A total or partial wrist fusion is reserved for patients with severe degenerative arthritis within the wrist joint. The surgery aims to remove the affected joint surfaces and allows the affected bones to join together. This prevents painful movement at the degenerate joint surfaces.
In cases of limited arthritis, affecting only some of the joint surfaces within the wrist, a partial fusion of the smaller bones of the wrist can be achieved. The advantage of this is that some movement may still be preserved within the wrist joint. In many cases however the degenerative change will be more widespread and a full wrist fusion will be necessary.
Although the operation sounds drastic, fusing or stiffening the wrist in a comfortable position is an effective way of providing pain relief. It is only when patients have very limited, painful movement that a fusion would be considered.
The operation is performed under general anaesthetic. An incision is made along the back of the wrist. The wrist joint is opened and any remaining cartilage on the joint surfaces is removed. The hard outer layer of bone on the joints is also removed. This exposes the healthier soft bone surfaces that will grow together. The joint is then reduced into a neutral position and held securely with a plate. The plate is screwed to the radius and to the small bones in the wrist to provide stability.
The wounds are then closed in layers. Care is taken to ensure that the tendons glide freely.
Local anaesthetic is injected to provide good post-operative pain relief. The wound is dressed and a plaster of paris slab is applied to provide some support.
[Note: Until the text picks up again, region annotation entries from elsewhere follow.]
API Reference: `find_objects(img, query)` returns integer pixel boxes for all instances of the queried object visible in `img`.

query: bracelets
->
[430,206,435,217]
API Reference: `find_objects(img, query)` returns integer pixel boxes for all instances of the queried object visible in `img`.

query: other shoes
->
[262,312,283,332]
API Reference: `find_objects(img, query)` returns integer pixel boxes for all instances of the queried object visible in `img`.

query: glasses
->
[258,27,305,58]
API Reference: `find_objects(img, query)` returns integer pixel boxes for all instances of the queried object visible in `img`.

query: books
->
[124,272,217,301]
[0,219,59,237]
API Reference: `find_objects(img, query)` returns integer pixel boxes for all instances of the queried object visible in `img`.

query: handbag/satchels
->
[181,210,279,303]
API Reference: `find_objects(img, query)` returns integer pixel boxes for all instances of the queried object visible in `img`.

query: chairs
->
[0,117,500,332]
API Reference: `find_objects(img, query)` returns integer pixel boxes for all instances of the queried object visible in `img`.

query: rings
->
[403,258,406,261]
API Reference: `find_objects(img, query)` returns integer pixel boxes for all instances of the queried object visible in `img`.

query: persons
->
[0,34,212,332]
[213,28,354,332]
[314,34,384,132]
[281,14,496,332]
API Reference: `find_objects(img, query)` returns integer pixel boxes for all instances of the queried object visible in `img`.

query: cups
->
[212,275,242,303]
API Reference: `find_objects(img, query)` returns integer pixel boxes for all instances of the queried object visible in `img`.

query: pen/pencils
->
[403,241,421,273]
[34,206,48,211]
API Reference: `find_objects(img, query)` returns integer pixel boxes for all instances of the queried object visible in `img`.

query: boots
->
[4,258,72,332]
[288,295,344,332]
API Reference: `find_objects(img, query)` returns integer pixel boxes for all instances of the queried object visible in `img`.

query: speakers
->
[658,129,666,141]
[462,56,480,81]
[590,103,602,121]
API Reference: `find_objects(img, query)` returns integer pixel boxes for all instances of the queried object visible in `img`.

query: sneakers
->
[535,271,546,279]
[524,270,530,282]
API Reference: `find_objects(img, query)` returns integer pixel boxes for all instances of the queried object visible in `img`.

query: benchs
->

Patients are kept overnight with their hand elevated. Most patients are comfortable enough to be discharged the day after surgery. They need to continue with their hand in an elevated position to help reduce the risk of swelling. There is often quite extensive swelling following a wrist fusion. Patients may experience some blistering of the skin.
Patients are reviewed at the two-week stage for removal of sutures and they often will require ongoing immobilisation for the first six weeks to protect the fusion site. At the six-week stage, x-rays are performed to check for union of the bones.
Even with the wrist fused in a neutral position, patients are still able to use their fingers freely and should be able to rotate the forearm freely.
As with every operation, there is a risk of infection with a wrist fusion. Antibiotics are administered at the time of surgery to reduce the risk of infection. If the patient does develop infection, this can reduce the chance of the bones fusing together satisfactorily.
Even without an infection, there still is a risk of non-union developing at the fusion site. This is more common in patients who are systemically unwell. Patients who have diabetes or who smoke are at increased risk of non-union.
Despite the permanent restriction in movement, most patients are very satisfied with wrist fusing surgery. By the time patients get to the point of requiring a fusion, they usually have a very restricted range of movement due to pain. A fusion is an effective way of reducing this discomfort.